Among the lines below, take the one holding "NZDCAD: NZDCAD (Long scalps)", the one holding "buku tematik kelas", and all lines between them. Set them down exactly.
[[ Exercise material, beginning ]]
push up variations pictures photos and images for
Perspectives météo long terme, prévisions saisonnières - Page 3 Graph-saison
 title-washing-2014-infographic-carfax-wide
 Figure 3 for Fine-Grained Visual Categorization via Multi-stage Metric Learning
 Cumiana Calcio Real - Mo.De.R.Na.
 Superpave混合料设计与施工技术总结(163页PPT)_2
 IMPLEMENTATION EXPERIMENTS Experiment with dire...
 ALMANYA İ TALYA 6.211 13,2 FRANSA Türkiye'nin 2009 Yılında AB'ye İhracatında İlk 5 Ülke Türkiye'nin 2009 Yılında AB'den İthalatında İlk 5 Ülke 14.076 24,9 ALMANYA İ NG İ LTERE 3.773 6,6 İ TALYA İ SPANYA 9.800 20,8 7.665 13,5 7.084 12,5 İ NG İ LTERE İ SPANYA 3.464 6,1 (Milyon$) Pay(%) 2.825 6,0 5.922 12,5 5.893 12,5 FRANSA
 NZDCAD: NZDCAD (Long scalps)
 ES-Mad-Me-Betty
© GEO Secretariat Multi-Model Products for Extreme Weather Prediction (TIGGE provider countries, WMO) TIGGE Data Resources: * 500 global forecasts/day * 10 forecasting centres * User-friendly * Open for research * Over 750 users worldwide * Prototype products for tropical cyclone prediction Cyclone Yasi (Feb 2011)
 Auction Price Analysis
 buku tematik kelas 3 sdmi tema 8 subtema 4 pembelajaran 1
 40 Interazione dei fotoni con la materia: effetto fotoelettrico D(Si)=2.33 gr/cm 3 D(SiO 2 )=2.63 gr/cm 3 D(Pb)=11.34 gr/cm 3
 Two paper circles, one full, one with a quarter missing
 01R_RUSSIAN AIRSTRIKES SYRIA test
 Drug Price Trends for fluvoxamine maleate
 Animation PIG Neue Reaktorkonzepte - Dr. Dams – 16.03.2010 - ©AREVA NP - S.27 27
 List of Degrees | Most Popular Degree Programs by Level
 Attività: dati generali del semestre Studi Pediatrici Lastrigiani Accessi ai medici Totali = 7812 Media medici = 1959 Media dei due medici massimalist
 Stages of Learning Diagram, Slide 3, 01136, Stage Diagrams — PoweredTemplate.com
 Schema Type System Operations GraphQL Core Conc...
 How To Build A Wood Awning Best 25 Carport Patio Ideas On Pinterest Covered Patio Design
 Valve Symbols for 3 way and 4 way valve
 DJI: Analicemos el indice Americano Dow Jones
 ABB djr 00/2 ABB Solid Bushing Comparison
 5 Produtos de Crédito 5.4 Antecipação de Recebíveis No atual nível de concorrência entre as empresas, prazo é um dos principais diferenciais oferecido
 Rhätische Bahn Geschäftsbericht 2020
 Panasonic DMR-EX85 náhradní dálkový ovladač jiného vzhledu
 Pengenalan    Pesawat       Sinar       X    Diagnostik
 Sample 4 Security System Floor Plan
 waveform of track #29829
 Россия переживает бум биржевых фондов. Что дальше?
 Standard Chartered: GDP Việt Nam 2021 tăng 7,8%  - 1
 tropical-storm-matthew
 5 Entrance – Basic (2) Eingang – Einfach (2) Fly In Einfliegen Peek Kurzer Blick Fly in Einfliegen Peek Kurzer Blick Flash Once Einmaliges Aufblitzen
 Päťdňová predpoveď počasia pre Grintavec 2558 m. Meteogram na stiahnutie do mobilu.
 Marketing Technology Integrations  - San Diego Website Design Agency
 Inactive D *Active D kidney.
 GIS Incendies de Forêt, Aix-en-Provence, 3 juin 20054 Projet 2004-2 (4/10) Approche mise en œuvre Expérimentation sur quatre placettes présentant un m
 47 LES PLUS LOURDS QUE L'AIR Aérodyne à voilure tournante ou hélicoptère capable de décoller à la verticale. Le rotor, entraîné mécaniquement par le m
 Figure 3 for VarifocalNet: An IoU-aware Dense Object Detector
[[ Exercise material, end ]]
#### Problem solution:
 NZDCAD: NZDCAD (Long scalps)
 ES-Mad-Me-Betty
© GEO Secretariat Multi-Model Products for Extreme Weather Prediction (TIGGE provider countries, WMO) TIGGE Data Resources: * 500 global forecasts/day * 10 forecasting centres * User-friendly * Open for research * Over 750 users worldwide * Prototype products for tropical cyclone prediction Cyclone Yasi (Feb 2011)
 Auction Price Analysis
 buku tematik kelas 3 sdmi tema 8 subtema 4 pembelajaran 1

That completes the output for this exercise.